Due to the variability of acquisition conditions and protocols for MS datasets and in order to simplify our pipeline, we used only T1w and FLAIR images.

Pre-processing

To address the MS lesion segmentation, a set of pre-processing steps are necessary in advance (left column of Fig. 1). First, the brain region is extracted from all of the images involved. There is a large literature covering the skull-stripping problem [1, 19, 21, 24]. Among the available approaches, the Brain Extraction Tool (BET) [26] from the FMRIB Software LibraryFootnote 4 is the most commonly used mainly for the satisfactory results provided [3]. Thus, we decided to use BET here.

Fig. 1
figure 1

Scheme of the full lesion segmentation process. The left column shows the pre-processing steps, while the right column depicts the used strategy for MS lesion segmentation

Intensity inhomogeneities are inherent to MRI for various reasons: variable imaging parameters, overlapping intensities, noise, motion, echoes, blurred edges, normal anatomical variations, and susceptibility artifacts [23]. The effect of these inhomogeneities can be attenuated by first reducing the image noise and then correcting the intensities with the estimation of the multiplicative bias field. Here, we have first used the anisotropic diffusion filter provided by the Insight Toolkit (ITK) software library,Footnote 5 which implements an N-dimensional version of the classic Perona and Malik filter [17]. Thereafter, the inhomogeneities were corrected using the well-known, non-parametric, non-uniform intensity normalization (N3) methodFootnote 6 [25], which is becoming a standard in brain MRI pipelines. Although some works in the literature perform BET after N3 intensity correction [19], when optimizing non-uniformity correction using N3, the brain mask also helps with its improvement [4, 32]. The main goal of our work is the segmentation of MS lesions by using intensity features; therefore, the intensity normalization is a primary requirement. Other works with similar necessities also perform as we do here BET before intensity correction [24, 30]. The use of default parameters for this N3 method has been revised in recent works to adapt them to newer MRI scanners with higher field strength and multichannel receiver coils, reducing the smoothing distance parameter to 30–50 mm [4, 32].

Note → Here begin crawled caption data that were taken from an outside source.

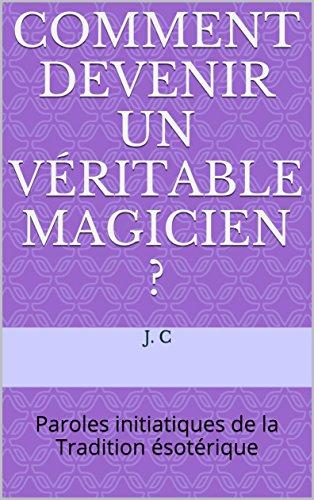Comment devenir un véritable Magicien ?: Paroles initiatiques de la Tradition ésotérique par [C, J.]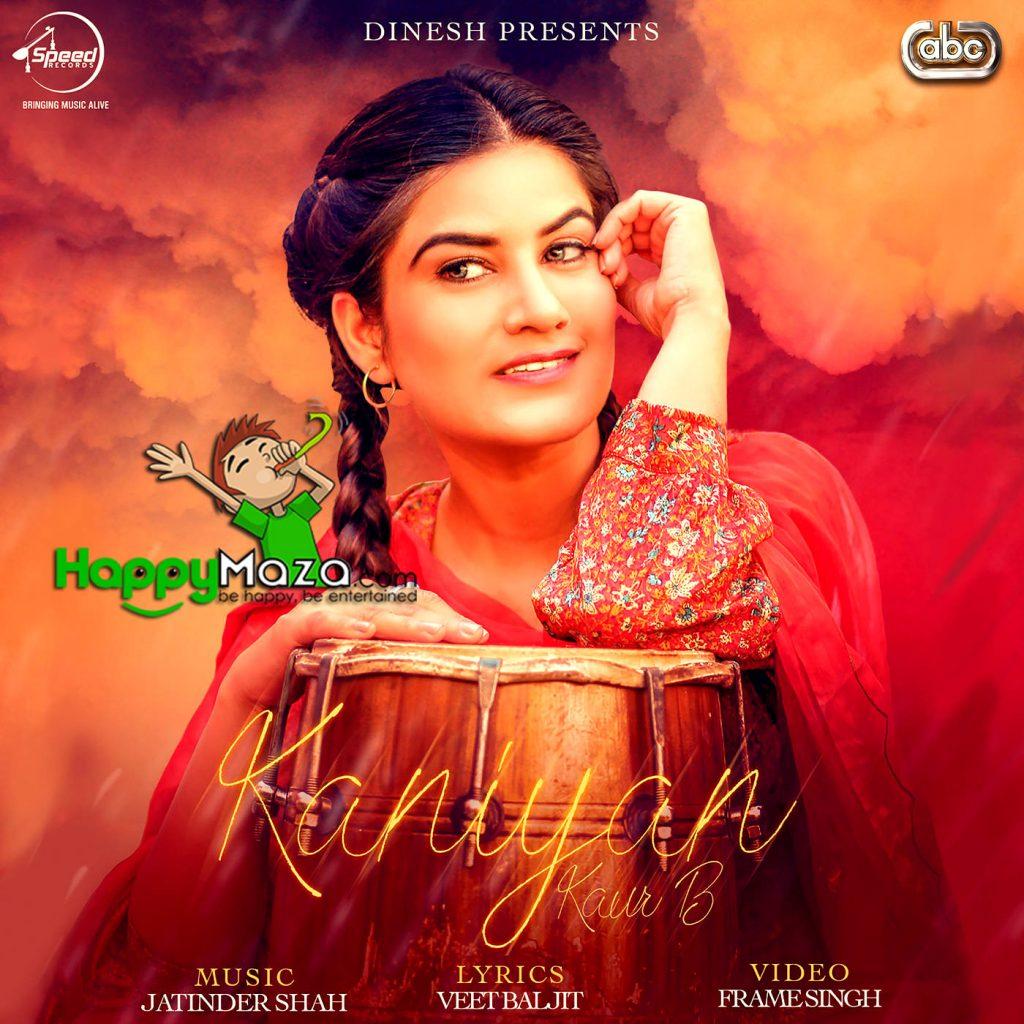 Kaniyan Lyrics – Kaur B – 2017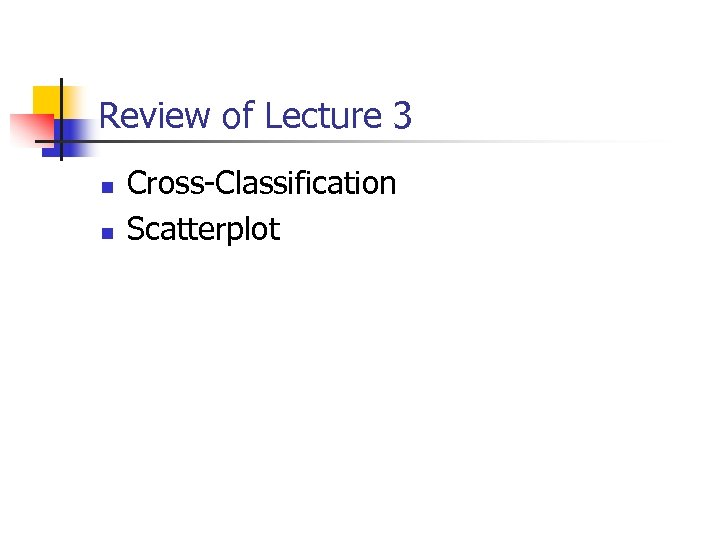 Review of Lecture 3 n n Cross-Classification Scatterplot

Finally, we performed intra-subject registration, which consists of the co-registration of T1w and FLAIR images of each patient to the MNI space [16], which is the reference standard space in SPM8/12. The target of the registration process is the T1w image due to the higher resolution, thus the voxel size used is the one from T1w, which depends on each database. Different registration software programs can be found in the literature [8]; however, because we aimed to develop a toolbox integrated on SPM8/12, we used the spatial co-registration, estimate, and re-slice method from SPM8/12, based on the work described in [7]. This is an affine registration process using the normalized mutual information as an objective function and trilinear interpolation with no wrapping. This step was unnecessary for the 3-T MS Challenge 2008 dataset because images were already registered to this space.

Lesion segmentation tool

Once the images were pre-processed, they could be analyzed accurately. The lesion detection tool was based on identifying the hyperintense regions in the FLAIR image, which we considered to be intensity outliers. Because the GM was the brighter healthy tissue in FLAIR images, we used its distribution to define the hyperintense outliers. Hence, before performing the lesion detection, a previous step consisting of tissue segmentation was necessary.

There are different approaches for brain tissue segmentation [30]. In the approach of Cabezas et al. [5], this step was performed by an expectation maximization segmentation method combining T1w, T2w, and PDw images to address partial volume effects. However, because our aim was to integrate our tool into the Statistical Parametric Mapping (SPM) framework, we simplified this step using the well-known SPM8/12 segment algorithm [1] that relies only on T1w images. Because the result of this segmentation was a probability map per tissue type, we assigned GM, WM, or CSF class according to the maximum value.

Subsequently, this GM mask was used to compute the intensity distribution of the GM in the FLAIR image. This distribution should represent the highest intensities of the image, but the lesions were still brighter; hence, their intensities were considered to be outliers of this distribution. To detect the outliers, we used the full width at half maximum (FWHM) of the main peak to determine the standard deviation. The threshold Thr is computed as follows:

$$ \mathrm{T}\mathrm{h}\mathrm{r}=\mu +\alpha \sigma $$
(1)

where μ is the mean intensity of the GM distribution and σ is the standard deviation determined using the FWHM. This method provides a high robustness for determining the variability of a distribution, minimizing the effect of outliers (in our case, lesions misclassified as GM). The parameter α is used to adjust the detected candidate lesions.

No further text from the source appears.